Hey, .TakaM, I love your work. I've been trying to get into pixel art for a while but I just have no creativity to think of things to draw. I've read lots of tutorials such as Derek Yu's and the ones on SpriteArt.com and experimented with other peoples pictures.

It was pretty easy to spot your IsoCity piece. 
	

	
	
		
		

		
		
	


	




Anyway, keep up the good work.


----------



## .TakaM (Jul 29, 2006)

heh thanks, if you want to get into pixel art.. the easiest way to do so (atleast it was for me) is tiling, just making a 16x16 grass tile and seeing how it looks repeated a lot can help you learn a lot


now, Im still working on these tiles, bit of a showcase of some new stuff:


----------



## CatScam (Jul 29, 2006)

Excellent job TakaM, I did tile pixel work for games on the Amiga using Dpaint.
It was a awesome paint program for tiling & working out animations, EA tried to
put out a version for the PC but it sucked. Although there is a very nice replacement
for the PC called Pro Motion. If your really using MSpaint to do these, do yourself a
favor & give it a try. I know we all get comfortable with the tools we know best, but
Pro Motion is made for what you’re doing & should make your life much easier. 

Try the Pro Motion 30 day trial.
http://www.cosmigo.com/promotion/


----------



## bay0man (Aug 8, 2006)

i maked gfx with ms pant but it sucks ass... now i use photoshop.. betterer but promotion also cool... oldschool!

*EDIT by jumpman17:* there's no need for that, inappropriate part removed.


----------



## Orc (Aug 8, 2006)

QUOTE(CatScam @ Jul 29 2006 said:


> Excellent job TakaM, I did tile pixel work for games on the Amiga using Dpaint.
> It was a awesome paint program for tiling & working out animations, EA tried to
> put out a version for the PC but it sucked.
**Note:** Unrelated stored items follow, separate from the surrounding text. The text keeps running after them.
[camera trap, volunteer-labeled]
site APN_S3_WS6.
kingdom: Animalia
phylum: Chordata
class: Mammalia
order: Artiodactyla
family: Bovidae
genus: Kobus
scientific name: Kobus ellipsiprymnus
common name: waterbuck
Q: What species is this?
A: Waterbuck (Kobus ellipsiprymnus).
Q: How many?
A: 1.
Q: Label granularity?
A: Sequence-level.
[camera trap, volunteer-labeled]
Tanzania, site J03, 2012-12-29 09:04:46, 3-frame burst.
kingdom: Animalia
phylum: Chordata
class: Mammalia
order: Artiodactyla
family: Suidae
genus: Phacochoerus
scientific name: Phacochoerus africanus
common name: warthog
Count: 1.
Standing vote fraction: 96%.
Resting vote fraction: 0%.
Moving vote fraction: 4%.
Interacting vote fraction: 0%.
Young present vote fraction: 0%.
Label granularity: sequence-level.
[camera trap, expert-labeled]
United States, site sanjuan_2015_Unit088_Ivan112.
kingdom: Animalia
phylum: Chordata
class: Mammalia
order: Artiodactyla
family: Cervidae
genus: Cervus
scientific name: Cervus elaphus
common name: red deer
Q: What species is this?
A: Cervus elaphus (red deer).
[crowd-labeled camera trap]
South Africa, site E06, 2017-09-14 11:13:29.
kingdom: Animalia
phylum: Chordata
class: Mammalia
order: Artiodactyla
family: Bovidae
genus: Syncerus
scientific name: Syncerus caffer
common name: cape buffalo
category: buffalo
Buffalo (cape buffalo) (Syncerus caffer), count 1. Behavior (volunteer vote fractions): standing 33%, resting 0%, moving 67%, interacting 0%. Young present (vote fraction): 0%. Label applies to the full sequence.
Although there is a very nice replacement
> for the PC called Pro Motion. If your really using MSpaint to do these, do yourself a
> ...



Me, I use GraphicsGale. It has a free version that's better than MSPaint lol... 
http://www.humanbalance.net/gale/us/


----------



## Elrinth (Aug 8, 2006)

impressive... somewhat washed out colours.. but i like it! 
	

	
	
		
		

		
		
	


	



maybe that's the fault I do, I use to colourful colors.


----------



## Eruonen (Aug 9, 2006)

Wow. that's just beautiful


----------